After every trip, whether it be two weeks or two months, the tendency to be depressed after traveling is almost a certainty for most. Whether it be you or someone else, we all know someone who just can’t cope with it. You know, the kind of person who ardently grabs every opportunity to take a trip somewhere, has an incredible time and then comes back and falls into a slump. It makes them not want to get up in the morning and look bitterly to the sky every time it rains and curse the day he was born into (Insert Country Here).
As ridiculous as it is, it makes sense. Travelling anywhere ignites a holiday-syndrome. You eat as much as you like, you drink as much as you like, you take as many excitable pictures as you like. No constraints holding you back, no responsibilities tying you down. So how can you avoid that awful sinking you feel when you slowly begin to realise that the trip of your life or summer is slowly drawing to an end?
1) Get excited about being back
Been away for 6 months, a year, two years?! Thinking of all the people you’ve missed and all the wonderful people you are going to see once more does wonders. Late night catch ups with your best friends, the people who love and understand you like no one you really meet backpacking around the world can do. Same with the little home comforts you’ve missed; no matter how well traveled anyone is, they are lying if they say they don’t miss certain things from home. For me it was huge cups of tea practically on tap. All that got me through the horrific three day bus-taxi-bus-bus-bus-taxi-plane-plane-car trip back to the UK from Costa Rica was thinking about seeing my amazing friends and family once more. And the thought of being reunited with aforementioned gigantic cup of tea.
2) Tell everyone in the world about everything you did
People will get annoyed. People will roll their eyes as you start… again. But talking about all the things you did, the people that you met, the drinks that you drank, the things you did that you shouldn’t really tell anyone, well, repeating all of these things is like reliving the experience. But in a more dreamy, exciting and reminiscent way. We (almost) unconsciously exaggerate the amount of fun we had when we look back on the event, and we tend to forget about all of the annoying, awful, boring things that happened. In the two months I spent backpacking around Australia, do I remember the days and days of eating pasta salad and pretty much nothing else? Nope. I remember the beaches, the National parks, the treks, the laughs.
3) Keep busy!
Coming back from your travels can often feel like your life has screeched to a halt. From going from country to country, city to city, amazing experience to amazing experience to just being at home. Maybe back to your job, back to school. Back to routine. Everything seems so much more exciting when you’re away, and it probbaly is. But that doesn’t mean that home doesn’t have to be exciting at all. Plan things, go places, visit friends, go to some cool events. Life doesn’t ever have to boring.

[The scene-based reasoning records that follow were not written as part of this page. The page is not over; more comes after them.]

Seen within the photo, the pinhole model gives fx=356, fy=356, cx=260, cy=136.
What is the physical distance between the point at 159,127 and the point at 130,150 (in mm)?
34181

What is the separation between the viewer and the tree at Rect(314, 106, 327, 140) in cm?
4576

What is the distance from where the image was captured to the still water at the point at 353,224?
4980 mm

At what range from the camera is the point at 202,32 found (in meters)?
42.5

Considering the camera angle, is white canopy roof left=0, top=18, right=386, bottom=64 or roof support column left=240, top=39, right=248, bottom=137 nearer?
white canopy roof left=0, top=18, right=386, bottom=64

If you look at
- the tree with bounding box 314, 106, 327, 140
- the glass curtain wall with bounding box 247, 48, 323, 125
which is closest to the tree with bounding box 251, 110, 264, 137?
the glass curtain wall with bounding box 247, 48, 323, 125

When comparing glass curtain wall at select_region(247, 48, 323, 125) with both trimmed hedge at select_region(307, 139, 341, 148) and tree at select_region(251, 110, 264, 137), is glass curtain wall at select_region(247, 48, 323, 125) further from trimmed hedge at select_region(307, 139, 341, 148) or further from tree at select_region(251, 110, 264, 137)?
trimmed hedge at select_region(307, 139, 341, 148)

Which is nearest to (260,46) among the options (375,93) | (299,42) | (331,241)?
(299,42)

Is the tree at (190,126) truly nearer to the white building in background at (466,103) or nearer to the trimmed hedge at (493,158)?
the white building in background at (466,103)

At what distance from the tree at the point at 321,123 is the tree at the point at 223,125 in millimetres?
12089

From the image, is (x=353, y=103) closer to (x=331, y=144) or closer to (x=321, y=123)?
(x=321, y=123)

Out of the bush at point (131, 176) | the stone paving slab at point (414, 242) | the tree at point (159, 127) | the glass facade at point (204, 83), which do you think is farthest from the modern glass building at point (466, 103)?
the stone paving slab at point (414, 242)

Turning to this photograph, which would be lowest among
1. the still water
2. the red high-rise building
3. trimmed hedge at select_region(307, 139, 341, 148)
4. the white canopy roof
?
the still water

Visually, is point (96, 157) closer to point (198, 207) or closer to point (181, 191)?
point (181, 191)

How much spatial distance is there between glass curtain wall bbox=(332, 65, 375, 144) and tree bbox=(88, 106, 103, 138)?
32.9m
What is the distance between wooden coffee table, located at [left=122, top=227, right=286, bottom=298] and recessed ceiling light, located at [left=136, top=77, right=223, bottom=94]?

4) Start planning the next big trip
The best way to take your mind off the last trip is to start planning the next one. Many people think you have one, ‘once in a lifetime’ trip which, I guess, logically goes with the name of ONCE in a lifetime. But this is a choice, not an inescapable fact. Get excited about going somewhere else and go get another fantastic experience. Even if not a long trip, go grab a week somewhere. Broke from your last trip? Set a date in the future and start saving. Anything is doable with travel, as long as you persevere and go for it.
2 Comments
Great tips! I’m usually pretty down when I come back from a big trip- it’s sooo important to keep busy, and of course never stop planning 🙂 Planning my birthday getaway right now, actually!